'''

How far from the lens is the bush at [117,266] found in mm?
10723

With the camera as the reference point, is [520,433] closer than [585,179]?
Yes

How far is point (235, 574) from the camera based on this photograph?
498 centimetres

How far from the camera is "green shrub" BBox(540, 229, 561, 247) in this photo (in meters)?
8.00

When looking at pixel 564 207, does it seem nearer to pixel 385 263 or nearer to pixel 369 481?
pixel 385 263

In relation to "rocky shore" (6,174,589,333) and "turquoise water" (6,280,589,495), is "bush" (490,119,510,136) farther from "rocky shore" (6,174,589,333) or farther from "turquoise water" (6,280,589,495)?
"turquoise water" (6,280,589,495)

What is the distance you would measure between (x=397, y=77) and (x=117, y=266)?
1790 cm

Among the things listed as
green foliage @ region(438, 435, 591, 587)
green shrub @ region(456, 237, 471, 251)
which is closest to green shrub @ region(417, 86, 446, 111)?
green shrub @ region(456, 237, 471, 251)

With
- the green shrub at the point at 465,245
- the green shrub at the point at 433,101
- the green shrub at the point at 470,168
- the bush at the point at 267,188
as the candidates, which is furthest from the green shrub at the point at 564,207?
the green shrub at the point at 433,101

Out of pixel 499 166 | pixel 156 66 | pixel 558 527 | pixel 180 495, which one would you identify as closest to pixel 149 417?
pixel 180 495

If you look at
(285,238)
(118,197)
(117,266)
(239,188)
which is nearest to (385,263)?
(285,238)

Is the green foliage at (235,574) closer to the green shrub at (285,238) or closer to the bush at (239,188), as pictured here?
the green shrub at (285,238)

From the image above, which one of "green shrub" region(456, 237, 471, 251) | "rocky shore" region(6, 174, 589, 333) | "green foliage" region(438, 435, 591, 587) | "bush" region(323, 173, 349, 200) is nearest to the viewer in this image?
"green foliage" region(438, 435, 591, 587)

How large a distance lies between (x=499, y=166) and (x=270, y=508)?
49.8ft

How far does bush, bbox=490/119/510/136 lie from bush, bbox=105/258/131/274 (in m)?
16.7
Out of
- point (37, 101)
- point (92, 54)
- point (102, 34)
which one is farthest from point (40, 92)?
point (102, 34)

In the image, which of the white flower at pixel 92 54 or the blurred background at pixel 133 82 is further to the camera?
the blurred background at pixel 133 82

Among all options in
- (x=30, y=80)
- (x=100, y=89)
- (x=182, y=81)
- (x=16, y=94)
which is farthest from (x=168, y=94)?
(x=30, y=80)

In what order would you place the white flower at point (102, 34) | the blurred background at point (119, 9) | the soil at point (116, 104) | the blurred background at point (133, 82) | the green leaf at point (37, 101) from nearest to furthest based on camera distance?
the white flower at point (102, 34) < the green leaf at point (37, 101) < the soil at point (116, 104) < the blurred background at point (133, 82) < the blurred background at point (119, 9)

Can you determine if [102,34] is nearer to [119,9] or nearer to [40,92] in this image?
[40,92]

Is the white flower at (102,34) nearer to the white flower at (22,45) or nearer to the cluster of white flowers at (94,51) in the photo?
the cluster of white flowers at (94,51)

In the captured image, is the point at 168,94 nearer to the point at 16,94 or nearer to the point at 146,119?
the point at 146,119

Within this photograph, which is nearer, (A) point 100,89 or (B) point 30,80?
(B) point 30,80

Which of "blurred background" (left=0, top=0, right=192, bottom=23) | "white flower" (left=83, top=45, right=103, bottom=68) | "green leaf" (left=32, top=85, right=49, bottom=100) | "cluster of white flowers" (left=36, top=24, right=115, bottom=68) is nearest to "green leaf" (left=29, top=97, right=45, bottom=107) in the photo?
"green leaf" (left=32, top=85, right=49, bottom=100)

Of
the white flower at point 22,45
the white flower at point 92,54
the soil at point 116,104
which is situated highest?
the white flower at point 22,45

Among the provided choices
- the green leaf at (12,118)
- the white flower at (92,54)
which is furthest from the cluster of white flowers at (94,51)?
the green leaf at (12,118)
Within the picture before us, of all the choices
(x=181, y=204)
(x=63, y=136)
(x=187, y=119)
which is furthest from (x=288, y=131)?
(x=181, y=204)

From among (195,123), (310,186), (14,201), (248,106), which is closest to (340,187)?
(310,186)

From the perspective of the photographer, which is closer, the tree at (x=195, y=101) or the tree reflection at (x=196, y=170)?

'''

INSTRUCTION |
Format the lines of the records from the line with "Among the provided choices" through the end of the records, both ends included, as a Markdown table with the columns Row and Line, leaving out blank lines.

RESULT FOR THIS EXERCISE |
| Row | Line |
|---|---|
| 1 | Among the provided choices |
| 2 | - the green leaf at (12,118) |
| 3 | - the white flower at (92,54) |
| 4 | which is furthest from the cluster of white flowers at (94,51)? |
| 5 | the green leaf at (12,118) |
| 6 | Within the picture before us, of all the choices |
| 7 | (x=181, y=204) |
| 8 | (x=63, y=136) |
| 9 | (x=187, y=119) |
| 10 | which is furthest from (x=288, y=131)? |
| 11 | (x=181, y=204) |
| 12 | From among (195,123), (310,186), (14,201), (248,106), which is closest to (340,187)? |
| 13 | (310,186) |
| 14 | From the perspective of the photographer, which is closer, the tree at (x=195, y=101) or the tree reflection at (x=196, y=170)? |